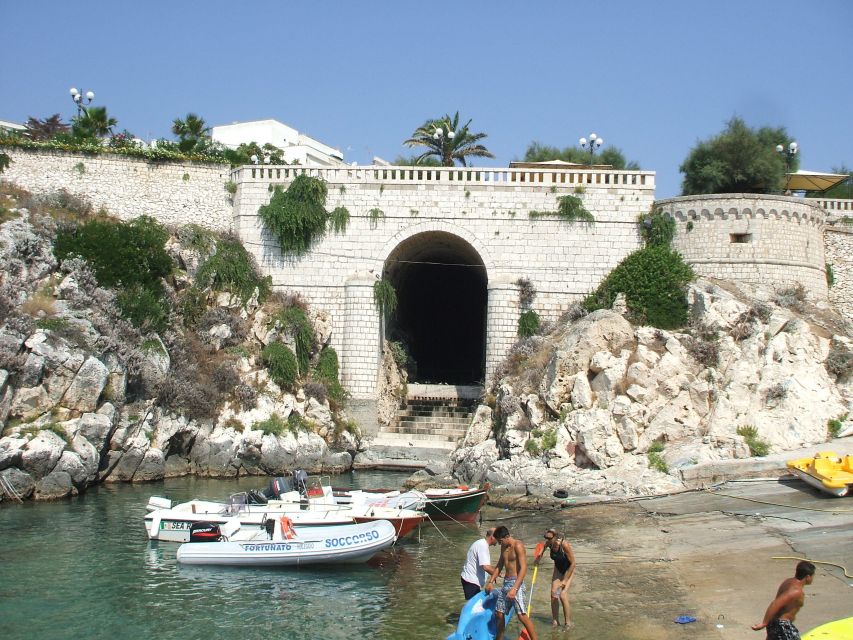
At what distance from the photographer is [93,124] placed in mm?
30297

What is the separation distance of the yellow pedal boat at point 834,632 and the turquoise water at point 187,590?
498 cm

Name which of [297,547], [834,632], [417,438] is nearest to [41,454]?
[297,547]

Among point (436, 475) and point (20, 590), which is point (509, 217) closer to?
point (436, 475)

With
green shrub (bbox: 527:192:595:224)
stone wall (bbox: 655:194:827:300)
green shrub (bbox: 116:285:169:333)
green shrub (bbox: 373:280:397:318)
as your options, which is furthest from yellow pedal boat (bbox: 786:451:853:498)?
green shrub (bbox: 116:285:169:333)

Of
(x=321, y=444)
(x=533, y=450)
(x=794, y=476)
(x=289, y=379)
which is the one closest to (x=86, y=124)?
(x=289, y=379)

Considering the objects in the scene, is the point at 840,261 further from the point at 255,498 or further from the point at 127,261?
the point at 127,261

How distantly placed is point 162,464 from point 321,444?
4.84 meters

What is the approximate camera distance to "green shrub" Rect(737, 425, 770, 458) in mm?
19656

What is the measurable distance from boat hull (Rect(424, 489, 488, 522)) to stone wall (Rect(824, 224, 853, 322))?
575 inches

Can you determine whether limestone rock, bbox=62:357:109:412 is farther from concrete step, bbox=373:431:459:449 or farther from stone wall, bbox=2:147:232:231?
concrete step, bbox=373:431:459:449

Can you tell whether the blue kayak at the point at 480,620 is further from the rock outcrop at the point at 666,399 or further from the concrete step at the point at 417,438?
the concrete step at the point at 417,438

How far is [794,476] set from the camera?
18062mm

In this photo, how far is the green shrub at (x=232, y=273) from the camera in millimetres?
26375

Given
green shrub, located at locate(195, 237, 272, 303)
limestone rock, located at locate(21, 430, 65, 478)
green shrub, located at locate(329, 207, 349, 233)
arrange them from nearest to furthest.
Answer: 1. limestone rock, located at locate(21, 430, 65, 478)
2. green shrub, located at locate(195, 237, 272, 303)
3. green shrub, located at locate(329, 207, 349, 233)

====================

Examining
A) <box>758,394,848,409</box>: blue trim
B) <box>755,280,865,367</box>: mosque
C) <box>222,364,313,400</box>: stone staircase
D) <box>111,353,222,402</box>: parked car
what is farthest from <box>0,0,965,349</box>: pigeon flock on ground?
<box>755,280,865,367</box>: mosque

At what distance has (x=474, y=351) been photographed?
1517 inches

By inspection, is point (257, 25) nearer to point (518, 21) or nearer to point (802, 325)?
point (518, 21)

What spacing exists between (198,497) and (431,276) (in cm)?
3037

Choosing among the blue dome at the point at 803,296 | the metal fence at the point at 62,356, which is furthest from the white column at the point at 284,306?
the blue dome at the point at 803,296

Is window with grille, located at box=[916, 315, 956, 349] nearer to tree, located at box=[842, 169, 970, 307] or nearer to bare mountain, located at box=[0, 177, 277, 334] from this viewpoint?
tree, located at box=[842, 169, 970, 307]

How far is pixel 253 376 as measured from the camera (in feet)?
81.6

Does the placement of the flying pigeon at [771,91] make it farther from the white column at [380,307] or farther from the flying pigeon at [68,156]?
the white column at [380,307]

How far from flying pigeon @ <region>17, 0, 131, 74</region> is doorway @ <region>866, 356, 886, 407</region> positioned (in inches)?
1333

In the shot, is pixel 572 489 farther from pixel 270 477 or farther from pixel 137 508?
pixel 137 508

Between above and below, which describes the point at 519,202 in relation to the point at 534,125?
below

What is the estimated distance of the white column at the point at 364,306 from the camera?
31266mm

====================

§ **GIVEN REQUEST**
Collect every line of the entries above that contains the string "Rect". Letter case must match.

§ **FULL OUTPUT**
What is the approximate camera distance to "green shrub" Rect(737, 425, 770, 458) in mm?
What is the measurable distance from boat hull (Rect(424, 489, 488, 522)) to stone wall (Rect(824, 224, 853, 322))?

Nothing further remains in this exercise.